Strategic Tax Planning with Tax Code 1185L

  • Tax Reduction Strategies: Taxpayers can explore legal avenues to reduce their tax liability, such as contributing to pension schemes or charitable donations, which can influence the calculation of their taxable income and potentially alter their tax code.

  • Understanding Implications of Additional Income: Additional income, whether from side jobs, investments, or bonuses, can affect one's tax code. Being aware of how additional income impacts tax liabilities is crucial for accurate tax payments and financial planning.

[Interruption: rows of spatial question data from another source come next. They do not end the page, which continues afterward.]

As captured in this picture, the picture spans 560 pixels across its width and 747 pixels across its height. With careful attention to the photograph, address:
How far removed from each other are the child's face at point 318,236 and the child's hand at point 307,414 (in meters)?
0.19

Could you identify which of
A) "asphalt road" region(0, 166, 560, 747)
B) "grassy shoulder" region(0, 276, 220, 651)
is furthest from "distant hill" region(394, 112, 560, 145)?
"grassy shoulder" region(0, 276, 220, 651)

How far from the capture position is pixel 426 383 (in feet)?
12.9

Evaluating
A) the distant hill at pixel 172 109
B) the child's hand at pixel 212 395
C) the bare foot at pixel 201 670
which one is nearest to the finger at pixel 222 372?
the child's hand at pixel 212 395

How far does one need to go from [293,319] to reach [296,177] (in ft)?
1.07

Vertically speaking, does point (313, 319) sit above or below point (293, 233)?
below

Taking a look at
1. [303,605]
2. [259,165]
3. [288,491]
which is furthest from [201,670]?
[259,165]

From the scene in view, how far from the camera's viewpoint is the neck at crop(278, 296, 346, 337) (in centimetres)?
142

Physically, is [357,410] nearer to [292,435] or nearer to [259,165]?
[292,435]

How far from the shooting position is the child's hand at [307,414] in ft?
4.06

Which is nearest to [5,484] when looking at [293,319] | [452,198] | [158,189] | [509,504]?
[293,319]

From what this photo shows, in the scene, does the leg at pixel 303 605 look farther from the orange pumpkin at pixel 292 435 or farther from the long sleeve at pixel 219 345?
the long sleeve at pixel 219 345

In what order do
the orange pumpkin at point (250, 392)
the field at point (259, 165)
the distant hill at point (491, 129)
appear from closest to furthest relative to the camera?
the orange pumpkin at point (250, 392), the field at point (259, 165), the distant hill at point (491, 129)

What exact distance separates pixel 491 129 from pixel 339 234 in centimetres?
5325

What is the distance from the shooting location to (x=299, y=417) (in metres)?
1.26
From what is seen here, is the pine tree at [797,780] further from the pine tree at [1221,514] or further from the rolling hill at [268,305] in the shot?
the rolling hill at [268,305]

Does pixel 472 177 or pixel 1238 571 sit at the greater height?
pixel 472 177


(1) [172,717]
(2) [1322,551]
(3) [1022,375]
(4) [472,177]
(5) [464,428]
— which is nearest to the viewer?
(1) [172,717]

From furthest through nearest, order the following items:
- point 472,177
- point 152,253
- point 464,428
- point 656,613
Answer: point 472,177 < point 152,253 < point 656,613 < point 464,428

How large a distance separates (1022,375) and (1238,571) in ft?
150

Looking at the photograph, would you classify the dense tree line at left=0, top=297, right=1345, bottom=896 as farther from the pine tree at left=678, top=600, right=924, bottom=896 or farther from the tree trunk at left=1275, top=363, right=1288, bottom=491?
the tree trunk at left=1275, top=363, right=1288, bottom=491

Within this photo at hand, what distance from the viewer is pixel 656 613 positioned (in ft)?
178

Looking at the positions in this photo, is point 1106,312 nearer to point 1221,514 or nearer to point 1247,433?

  • Consulting Tax Professionals: For those with complex tax situations, consulting with a tax advisor can be invaluable. Tax professionals can offer personalized advice that considers the taxpayer's full financial picture and optimizes their tax strategy.

Preparing for Future Tax Changes

  • Keeping Informed: Tax laws and codes can change, so staying informed about updates from HMRC and other financial news sources is critical. This knowledge helps taxpayers adjust their plans in anticipation of future changes.

  • Budgeting for Tax Payments: Understanding one's tax liabilities and the impact of tax code 1185L can aid in better financial planning and budgeting. Preparing for regular tax payments can prevent surprises during tax season.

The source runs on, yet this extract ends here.